◆ THE TASK: Exact reproduction of every record is required, and pictures are to be excluded.

◆ EXTRACTED DATA:
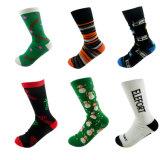 precio de fábrica bajas MOQ de compresión de los hombres calcetines de deporte personalizadas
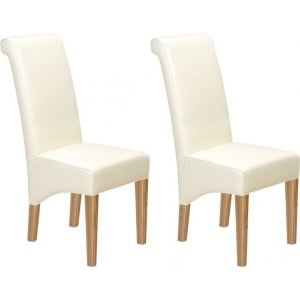 Lavaux Oak Furniture Bonded Beige Leather Dining Chairs Pair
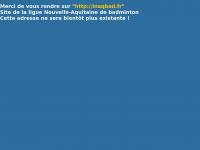 ligue.aquitaine.bad.free.fr
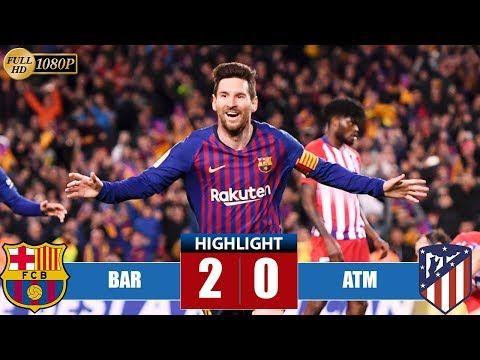 Video Resumen De Barcelona Vs Atletico Madrid 2 0 Goals Extended Highlights 201 Barcelona Vs Atletico Madrid Atlético Madrid Michigan State Basketball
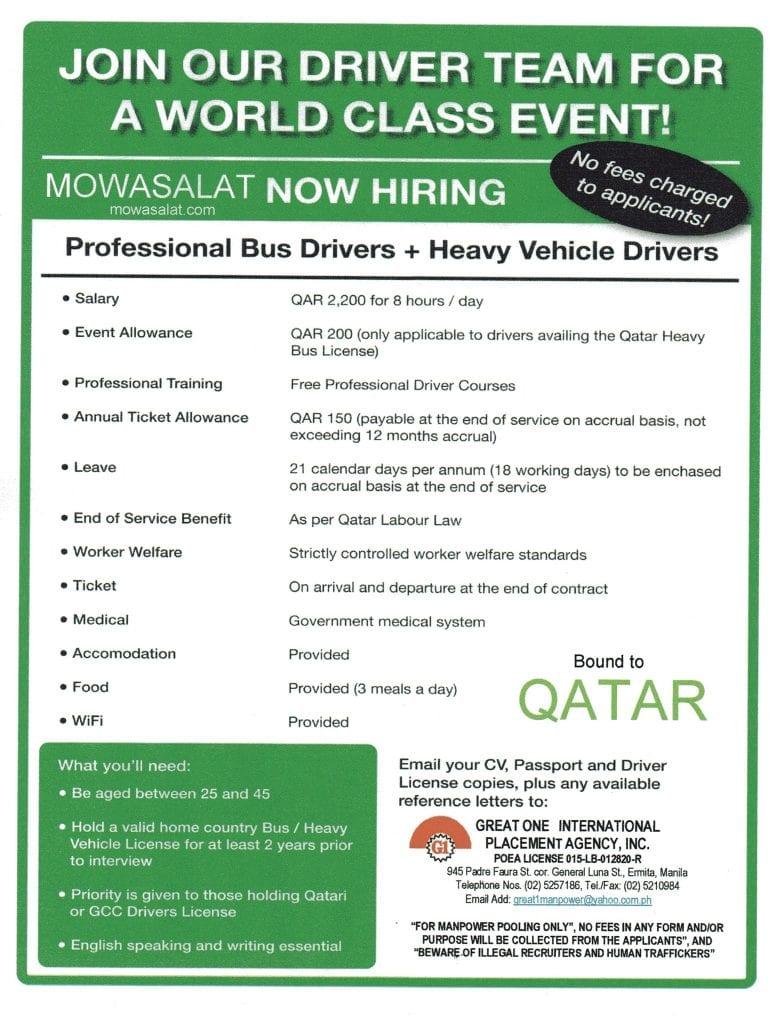 Filipino Bus Driver Jobs in Qatar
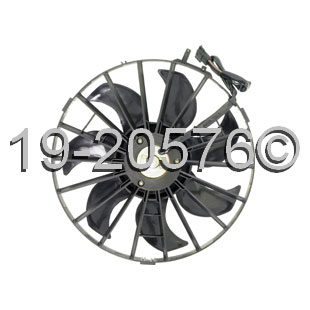 Volvo 240                            Cooling Fan AssemblyCooling Fan Assembly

◆ ANSWER BOX:
 precio de fábrica bajas MOQ de compresión de los hombres calcetines de deporte personalizadas
 Lavaux Oak Furniture Bonded Beige Leather Dining Chairs Pair
 ligue.aquitaine.bad.free.fr
 Video Resumen De Barcelona Vs Atletico Madrid 2 0 Goals Extended Highlights 201 Barcelona Vs Atletico Madrid Atlético Madrid Michigan State Basketball
 Filipino Bus Driver Jobs in Qatar
 Volvo 240                            Cooling Fan AssemblyCooling Fan Assembly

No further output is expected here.